In her photographic self-portraits and moving image works, Abi often
appears eating in patterns – sometimes bananas, sometimes
marshmallows. The photos are taken by the artist’s sister in her
garden, bedroom or living room. “Taking photographs at home is also a
way for me to invite the viewer into my world and private space, while
also keeping them at a distance using the filter of the camera”, she
says. There are many different ways in which Abi’s family is brought
into the work. She often uses photos of her aunt and female family
friends as references for her paintings. In Bouquet 1 and Bouquet 2
(2022), the floral designs are inspired by dresses worn by her mother.
Different patterns represent different family members and their
personalities. Finding patterns or archetypes within the family
becomes another means of examining the constantly reflective aspect of
our understanding of the self.
Abi’s figures are mostly faceless, sometimes they even appear to be
headless, such as in A Window to My Reflection 1 (2022) and A Window
to My Reflection 2 (2022). “I want the viewer to see themselves in
them”, she explains. However, despite the surfacing of many faceless
textile figures in her works, there is no shortage of faces in Abi’s
practice: screen-printed emojis invariably populate her signature
patterns. Emojis are translated emotions. They contribute to the
semantic content of our digital messages by helping us communicate in
a simple, easily conveyable way. However, the outsourcing of our
emotions to tiny yellow faces can also be a form of deflection; emojis
are echo-makers, often trapping us in repetition and distortion, or
likes and unlikes, such as in her poignant I’ll Be Your Mirror (2023).
Good mirrors are not cheap, says Audre Lorde, it is a waste of time
hating a mirror or its reflection². By lining the gallery with canvas
and turning her world of patterns back onto us, the artist invites us
to face up to our own image in her portraits and living room.
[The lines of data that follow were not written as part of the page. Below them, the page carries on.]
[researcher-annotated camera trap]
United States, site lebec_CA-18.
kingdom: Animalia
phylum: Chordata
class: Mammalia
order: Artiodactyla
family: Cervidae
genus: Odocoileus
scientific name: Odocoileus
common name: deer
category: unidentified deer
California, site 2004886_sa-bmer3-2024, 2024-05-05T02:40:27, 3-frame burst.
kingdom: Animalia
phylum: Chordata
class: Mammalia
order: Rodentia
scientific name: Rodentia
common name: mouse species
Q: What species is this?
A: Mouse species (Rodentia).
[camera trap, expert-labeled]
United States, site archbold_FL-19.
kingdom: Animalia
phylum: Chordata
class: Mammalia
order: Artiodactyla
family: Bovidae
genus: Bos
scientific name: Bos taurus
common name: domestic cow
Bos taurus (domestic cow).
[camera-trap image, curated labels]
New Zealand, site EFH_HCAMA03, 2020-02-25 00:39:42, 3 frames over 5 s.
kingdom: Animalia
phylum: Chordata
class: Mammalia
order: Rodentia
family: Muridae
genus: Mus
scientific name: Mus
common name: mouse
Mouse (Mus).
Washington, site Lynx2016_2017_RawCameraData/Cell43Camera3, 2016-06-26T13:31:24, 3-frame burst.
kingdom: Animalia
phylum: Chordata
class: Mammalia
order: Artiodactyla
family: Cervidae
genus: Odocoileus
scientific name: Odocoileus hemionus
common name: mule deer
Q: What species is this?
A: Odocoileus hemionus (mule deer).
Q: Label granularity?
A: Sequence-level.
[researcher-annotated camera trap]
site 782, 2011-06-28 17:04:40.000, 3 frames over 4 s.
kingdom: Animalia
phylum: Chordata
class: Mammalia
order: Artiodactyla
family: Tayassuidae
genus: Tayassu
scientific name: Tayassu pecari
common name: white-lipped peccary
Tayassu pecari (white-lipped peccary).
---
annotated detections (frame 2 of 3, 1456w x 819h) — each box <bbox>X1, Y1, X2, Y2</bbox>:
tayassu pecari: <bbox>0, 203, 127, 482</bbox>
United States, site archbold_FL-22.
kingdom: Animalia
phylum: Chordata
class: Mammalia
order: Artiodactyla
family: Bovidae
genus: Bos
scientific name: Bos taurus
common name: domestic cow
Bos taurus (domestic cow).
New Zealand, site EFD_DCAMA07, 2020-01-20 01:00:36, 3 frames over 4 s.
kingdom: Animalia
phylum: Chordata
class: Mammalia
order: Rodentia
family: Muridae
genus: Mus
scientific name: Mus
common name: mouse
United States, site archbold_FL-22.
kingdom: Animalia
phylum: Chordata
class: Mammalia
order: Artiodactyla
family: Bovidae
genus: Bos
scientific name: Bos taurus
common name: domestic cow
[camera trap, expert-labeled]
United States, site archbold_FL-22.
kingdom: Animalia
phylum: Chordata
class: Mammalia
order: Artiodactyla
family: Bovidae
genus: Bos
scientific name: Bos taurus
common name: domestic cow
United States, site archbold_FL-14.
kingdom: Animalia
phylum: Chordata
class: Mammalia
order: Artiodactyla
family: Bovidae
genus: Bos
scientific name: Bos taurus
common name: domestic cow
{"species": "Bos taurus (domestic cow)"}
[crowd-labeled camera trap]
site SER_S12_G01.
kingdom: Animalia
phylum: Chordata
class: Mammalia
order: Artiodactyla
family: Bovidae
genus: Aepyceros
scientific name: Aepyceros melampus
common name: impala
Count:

Whilst
the echo of emojis cannot but distract the message, the mirror
distorts the image – hers, her subjects’ and ours. Abi Ola could be
hiding behind her mirrors but she is also reflecting outwards.
¹ Lucille Clifton, “if mama / could see” from Good Woman: Poems and a
Memoir, 1969-1980, 1987
² Audre Lorde, “Good Mirrors are Not Cheap” (1970) from The Collected
Poems of Audre Lorde, 2000
Abi Ola (b. 1996, London) is an artist living and working in London.
She graduated with an MFA from the Slade School of Fine Art (2021),
and has a BFA from Goldsmiths (2019). She was recently granted the New
Contemporaries Award 2022. Her solo shows include Kaleidoscopic Bodies
(2022) at Frans Kasl Projects, in Eindhoven, Netherlands, and All Are
Gone The Old Familiar Faces (2022) at Flatland Projects,
Bexhill-on-Sea, UK. She had a group exhibition at Rawlinson & Hunter
alongside the Ingram Prize alumni, and a group show at Christie’s,
London, as part of the Good Eye Projects Residency, both in 2022.